- _Source excerpt_
# Triple-lens Gravitational Microlensing: Critical Curves for Arbitrary   Spatial Configuration

**Authors:** Kamil Danek, David Heyrovsky

arXiv: 1901.08610 · 2019-07-30

## TL;DR

This paper introduces a comprehensive method to identify and analyze all possible critical curves in triple-lens gravitational microlensing systems with arbitrary mass configurations, enhancing understanding of their diverse caustic structures.

## Contribution

It provides a novel approach to map critical curves and topologies for any triple-lens configuration, including new nested critical-curve topologies, and assesses their occurrence probabilities.

## Key findings

- Identified 39 parameter space regions for equal-mass triples with nine topologies.
- Found 11 critical-curve topologies in star-planet-moon models, including new nested loops.
- Demonstrated the method on three models, revealing mass-dependent lensing regimes.

- _Supplied data_
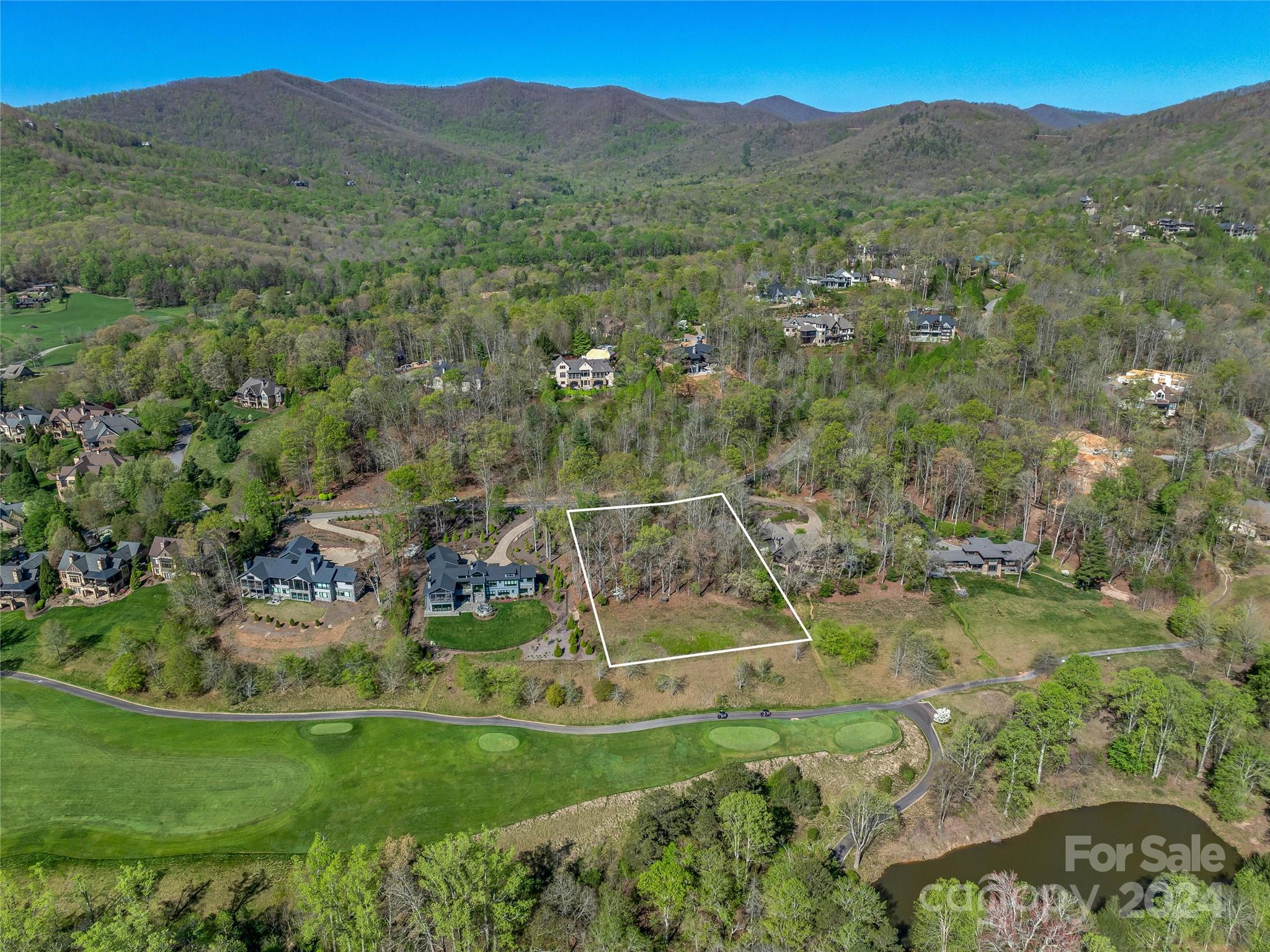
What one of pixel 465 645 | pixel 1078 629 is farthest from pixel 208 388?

- _Directions_
[a] From the triple-lens microlensing summary, return word for word the part that opens with the words containing "## Contribution" and closes with "mass-dependent lensing regimes.".
[b] Write the next part of the triple-lens microlensing summary, starting after its final line.
The material stands apart from the summary of the triple-lens microlensing paper.

- _Results by task_
[a]
## Contribution

It provides a novel approach to map critical curves and topologies for any triple-lens configuration, including new nested critical-curve topologies, and assesses their occurrence probabilities.

## Key findings

- Identified 39 parameter space regions for equal-mass triples with nine topologies.
- Found 11 critical-curve topologies in star-planet-moon models, including new nested loops.
- Demonstrated the method on three models, revealing mass-dependent lensing regimes.

[b]
## Abstract

Since the first observation of triple-lens gravitational microlensing in 2006, analyses of six more events have been published by the end of 2018. In three events the lens was a star with two planets; four involved a binary star with a planet. Other possible triple lenses, such as triple stars or stars with a planet with a moon, are yet to be detected. The analysis of triple-lens events is hindered by the lack of understanding of the diversity of their caustics and critical curves. We present a method for identifying the full range of critical curves for a triple lens with a given combination of masses in an arbitrary spatial configuration. We compute their boundaries in parameter space, identify the critical-curve topologies in the partitioned regions, and evaluate their probabilities of occurrence. We demonstrate the analysis on three triple-lens models. For three equal masses the computed boundaries divide the parameter space into 39 regions yielding nine different critical-curve topologies. The other models include a binary star with a planet, and a hierarchical star--planet--moon combination of masses. Both have the same set of 11 topologies, including new ones with doubly nested critical-curve loops. The number of lensing regimes thus depends on the combination of masses -- unlike in the double lens, which has the same three regimes for any mass ratio. The presented approach is suitable for further investigations, such as studies of the changes occurring in nonstatic lens configurations due to orbital motion of the components or other parallax-type effects.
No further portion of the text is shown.